Consuming Feature Service

We will then reference and auto-wire the FeatureServiceV1 in the controller or other service in the Spring Boot application, as shown below. We annotate the FeatureServiceV1 with the @Lazy annotation. The @Lazy annotation will ensure that the FeatueServiceV1 is instantiated when the FeatrueServiceV1 method is invoked from particular methods of the controller or service. This will prevent the unnecessary loading of the feature-specific database configurations if any other method of the controller or service is invoked where the feature service is not referenced.  This helps improve the application start-up time. 

@Autowired
@Lazy
private FeatureServiceV1 featureServiceV1;

We then leverage FeatureServiceV1 to check the availability of the feature and then branch our code accordingly. Branching allows us to execute feature-specific code when available or default to the normal path.
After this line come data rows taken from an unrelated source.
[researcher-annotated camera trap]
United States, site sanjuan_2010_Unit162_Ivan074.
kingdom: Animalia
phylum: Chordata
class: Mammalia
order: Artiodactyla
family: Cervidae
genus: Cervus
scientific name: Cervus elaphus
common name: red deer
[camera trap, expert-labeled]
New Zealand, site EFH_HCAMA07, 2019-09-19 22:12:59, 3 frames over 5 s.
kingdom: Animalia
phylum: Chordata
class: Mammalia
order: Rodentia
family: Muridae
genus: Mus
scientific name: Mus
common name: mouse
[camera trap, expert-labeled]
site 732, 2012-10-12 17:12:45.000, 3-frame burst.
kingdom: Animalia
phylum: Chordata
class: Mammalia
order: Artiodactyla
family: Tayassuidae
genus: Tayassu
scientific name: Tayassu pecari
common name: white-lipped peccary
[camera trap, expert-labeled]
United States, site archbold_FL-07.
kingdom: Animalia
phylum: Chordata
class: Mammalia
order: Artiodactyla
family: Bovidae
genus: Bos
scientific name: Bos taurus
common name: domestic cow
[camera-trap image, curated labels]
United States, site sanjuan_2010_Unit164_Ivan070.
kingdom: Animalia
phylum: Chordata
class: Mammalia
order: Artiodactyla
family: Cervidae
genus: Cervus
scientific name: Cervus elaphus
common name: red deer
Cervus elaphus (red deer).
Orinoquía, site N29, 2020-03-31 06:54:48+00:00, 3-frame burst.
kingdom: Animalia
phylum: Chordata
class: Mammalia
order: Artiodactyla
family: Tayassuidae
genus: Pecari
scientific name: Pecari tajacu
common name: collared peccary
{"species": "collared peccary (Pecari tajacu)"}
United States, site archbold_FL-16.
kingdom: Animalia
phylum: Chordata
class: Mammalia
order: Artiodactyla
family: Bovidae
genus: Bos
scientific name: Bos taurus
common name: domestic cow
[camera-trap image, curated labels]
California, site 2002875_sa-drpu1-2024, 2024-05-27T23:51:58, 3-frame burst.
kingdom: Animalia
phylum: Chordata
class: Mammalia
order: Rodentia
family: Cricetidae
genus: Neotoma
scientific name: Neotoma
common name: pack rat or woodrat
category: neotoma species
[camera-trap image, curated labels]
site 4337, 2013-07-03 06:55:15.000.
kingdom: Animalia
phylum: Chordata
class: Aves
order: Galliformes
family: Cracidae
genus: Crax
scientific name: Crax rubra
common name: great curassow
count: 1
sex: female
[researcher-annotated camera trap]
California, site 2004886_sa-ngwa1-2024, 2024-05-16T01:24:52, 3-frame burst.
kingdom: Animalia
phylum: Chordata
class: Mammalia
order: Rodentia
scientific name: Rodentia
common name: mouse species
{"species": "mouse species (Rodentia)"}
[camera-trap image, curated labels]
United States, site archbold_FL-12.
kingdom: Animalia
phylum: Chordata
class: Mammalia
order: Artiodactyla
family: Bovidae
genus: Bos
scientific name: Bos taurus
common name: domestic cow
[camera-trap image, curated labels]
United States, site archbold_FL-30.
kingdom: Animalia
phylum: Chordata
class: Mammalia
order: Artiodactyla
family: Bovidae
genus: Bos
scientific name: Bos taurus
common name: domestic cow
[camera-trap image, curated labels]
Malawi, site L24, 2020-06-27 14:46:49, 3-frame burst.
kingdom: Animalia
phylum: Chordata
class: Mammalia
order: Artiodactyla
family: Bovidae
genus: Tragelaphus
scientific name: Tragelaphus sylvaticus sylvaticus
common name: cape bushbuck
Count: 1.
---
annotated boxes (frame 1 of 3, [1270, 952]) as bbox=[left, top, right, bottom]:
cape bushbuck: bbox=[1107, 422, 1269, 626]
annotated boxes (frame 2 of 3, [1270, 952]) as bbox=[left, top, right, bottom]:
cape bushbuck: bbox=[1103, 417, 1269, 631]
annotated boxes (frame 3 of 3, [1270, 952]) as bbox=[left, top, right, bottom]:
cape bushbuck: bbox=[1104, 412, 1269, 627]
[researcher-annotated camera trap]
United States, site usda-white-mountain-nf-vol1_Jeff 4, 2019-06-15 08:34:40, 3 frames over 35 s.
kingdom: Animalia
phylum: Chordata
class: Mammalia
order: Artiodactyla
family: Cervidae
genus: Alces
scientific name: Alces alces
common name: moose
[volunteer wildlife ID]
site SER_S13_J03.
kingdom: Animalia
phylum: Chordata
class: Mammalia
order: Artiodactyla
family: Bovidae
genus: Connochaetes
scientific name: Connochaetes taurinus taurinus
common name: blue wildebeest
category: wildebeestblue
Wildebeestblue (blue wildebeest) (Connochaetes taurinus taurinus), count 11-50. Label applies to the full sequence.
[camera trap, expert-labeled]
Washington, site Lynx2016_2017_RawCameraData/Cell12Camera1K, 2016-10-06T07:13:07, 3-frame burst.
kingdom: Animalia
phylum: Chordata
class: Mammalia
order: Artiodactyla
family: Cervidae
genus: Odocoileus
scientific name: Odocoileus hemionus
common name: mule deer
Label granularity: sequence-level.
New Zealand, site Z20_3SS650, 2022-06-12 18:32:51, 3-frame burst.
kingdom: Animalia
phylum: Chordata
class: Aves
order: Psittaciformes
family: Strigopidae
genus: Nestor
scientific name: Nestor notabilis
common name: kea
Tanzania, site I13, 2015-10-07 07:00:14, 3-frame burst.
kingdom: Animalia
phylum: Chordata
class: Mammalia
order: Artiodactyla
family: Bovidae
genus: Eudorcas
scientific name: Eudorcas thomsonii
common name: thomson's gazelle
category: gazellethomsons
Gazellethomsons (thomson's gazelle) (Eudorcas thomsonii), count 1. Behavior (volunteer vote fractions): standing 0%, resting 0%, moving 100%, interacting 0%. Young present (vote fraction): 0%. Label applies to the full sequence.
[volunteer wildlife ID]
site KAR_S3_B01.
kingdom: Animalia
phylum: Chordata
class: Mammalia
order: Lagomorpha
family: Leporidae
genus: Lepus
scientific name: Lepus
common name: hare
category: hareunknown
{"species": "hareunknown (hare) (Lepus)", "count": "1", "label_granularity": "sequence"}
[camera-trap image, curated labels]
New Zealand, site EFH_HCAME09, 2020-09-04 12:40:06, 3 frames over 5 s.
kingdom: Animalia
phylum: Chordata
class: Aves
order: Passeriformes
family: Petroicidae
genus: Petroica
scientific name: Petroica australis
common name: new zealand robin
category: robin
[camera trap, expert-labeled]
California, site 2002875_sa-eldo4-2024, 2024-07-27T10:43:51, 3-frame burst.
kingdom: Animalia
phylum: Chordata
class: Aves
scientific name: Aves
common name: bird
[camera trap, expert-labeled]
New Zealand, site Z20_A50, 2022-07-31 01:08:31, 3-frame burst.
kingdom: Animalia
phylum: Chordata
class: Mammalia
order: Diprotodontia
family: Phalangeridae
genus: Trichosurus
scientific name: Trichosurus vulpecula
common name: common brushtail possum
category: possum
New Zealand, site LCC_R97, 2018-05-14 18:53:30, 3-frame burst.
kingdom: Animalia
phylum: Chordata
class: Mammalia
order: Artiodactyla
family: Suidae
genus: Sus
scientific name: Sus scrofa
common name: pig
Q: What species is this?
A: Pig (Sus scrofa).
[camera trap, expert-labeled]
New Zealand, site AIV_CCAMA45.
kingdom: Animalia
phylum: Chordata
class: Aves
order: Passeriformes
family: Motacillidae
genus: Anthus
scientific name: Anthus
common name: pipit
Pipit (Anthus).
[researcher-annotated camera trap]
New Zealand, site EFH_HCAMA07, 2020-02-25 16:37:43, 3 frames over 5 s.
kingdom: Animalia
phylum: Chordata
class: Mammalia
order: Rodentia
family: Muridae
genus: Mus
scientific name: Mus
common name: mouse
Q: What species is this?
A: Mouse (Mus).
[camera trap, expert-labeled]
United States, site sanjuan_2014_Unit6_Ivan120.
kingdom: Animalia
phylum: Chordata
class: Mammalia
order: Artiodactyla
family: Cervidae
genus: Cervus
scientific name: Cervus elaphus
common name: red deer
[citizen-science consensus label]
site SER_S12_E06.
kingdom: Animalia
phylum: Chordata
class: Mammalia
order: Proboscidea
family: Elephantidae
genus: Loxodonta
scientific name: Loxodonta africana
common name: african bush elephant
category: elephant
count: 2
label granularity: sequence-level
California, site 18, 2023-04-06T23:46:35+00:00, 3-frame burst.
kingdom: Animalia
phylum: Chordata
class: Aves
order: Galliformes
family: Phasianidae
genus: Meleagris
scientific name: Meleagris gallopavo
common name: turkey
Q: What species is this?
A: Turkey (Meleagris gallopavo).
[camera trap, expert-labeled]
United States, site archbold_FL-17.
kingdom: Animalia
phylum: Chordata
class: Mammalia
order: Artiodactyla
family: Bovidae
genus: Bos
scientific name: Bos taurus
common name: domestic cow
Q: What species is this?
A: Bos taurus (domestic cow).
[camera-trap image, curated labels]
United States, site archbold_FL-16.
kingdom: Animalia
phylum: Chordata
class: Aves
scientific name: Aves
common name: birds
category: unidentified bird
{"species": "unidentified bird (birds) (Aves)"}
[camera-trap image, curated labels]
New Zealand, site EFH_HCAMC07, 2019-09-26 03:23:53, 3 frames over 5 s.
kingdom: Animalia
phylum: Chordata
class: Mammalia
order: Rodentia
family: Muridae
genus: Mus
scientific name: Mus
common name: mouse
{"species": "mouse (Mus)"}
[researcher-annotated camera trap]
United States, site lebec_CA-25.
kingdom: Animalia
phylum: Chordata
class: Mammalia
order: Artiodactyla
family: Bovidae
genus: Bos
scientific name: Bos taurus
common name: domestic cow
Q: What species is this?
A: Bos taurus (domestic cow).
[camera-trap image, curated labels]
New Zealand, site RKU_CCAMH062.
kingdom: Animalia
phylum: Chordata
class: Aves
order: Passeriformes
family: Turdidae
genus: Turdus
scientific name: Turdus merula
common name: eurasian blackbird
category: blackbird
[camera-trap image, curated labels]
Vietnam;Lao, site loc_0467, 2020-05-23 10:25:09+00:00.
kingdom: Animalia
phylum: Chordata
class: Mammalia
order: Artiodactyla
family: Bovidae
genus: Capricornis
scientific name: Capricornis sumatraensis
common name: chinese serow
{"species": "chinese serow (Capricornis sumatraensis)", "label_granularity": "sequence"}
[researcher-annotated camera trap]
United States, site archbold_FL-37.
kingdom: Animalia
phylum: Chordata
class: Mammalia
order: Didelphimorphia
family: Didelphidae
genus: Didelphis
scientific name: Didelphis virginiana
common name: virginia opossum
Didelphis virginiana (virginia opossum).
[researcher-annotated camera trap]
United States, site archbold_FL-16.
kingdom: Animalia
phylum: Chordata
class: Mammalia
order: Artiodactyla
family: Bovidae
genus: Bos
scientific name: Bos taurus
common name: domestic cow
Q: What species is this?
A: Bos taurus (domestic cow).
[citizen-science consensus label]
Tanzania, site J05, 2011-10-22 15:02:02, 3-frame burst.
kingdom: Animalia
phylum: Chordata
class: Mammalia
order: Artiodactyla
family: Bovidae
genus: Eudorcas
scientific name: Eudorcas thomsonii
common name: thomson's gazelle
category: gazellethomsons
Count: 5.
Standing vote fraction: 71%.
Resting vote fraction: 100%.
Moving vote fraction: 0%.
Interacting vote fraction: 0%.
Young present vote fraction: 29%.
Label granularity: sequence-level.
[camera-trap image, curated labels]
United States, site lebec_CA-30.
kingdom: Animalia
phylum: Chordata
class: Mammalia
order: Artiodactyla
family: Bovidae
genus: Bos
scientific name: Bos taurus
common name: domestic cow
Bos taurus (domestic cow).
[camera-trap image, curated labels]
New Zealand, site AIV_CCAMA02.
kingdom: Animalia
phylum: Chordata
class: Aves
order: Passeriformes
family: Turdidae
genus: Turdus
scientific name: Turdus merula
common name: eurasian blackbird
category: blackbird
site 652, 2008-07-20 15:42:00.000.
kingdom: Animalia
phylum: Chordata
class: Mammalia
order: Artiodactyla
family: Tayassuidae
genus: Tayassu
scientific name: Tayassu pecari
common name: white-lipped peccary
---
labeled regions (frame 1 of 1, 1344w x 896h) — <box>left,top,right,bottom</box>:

Below is an example of how to use the feature availability check and to branch the code:

if (this.featureServiceV1.isCashFlowUWAvailable(context.origin)) {
    logger.info("Cashflow Underwriting Path");
    // Implement the logic for the Cash Flow Underwriting path
} else {
    logger.info("Earlier Normal Path");
    // Implement the logic for the normal path
}

Here’s how we can implement this conditional logic in a controller or service method:

@RestController
@RequestMapping("/api/v1/uw")
public class UnderwritingController {

    @Autowired
    @Lazy
    private FeatureServiceV1 featureServiceV1;

    @RequestMapping("/loan")
    public void processLoanUnderwriting(RequestContext context) {
        if (this.featureServiceV1.isCashFlowUWAvailable(context.origin)) {
            logger.info("Cashflow Underwriting Path");
            // Implement the logic for the Cash Flow Underwriting path
        } else {
            logger.info("Earlier Normal Path");
            // Implement the logic for the normal path
        }
    }
}

Conclusion

Feature flags play is important, particularly when coordinating releases across multiple platforms. In our case, we have four channels: two native mobile applications (iOS and Android), a mobile web application (browser-based), and an iPad application. Feature flags help in smooth and controlled rollouts, minimizing disruptions to the user experience. They ensure that new features are only activated when the corresponding platform-specific latest version of the application is available in the app stores.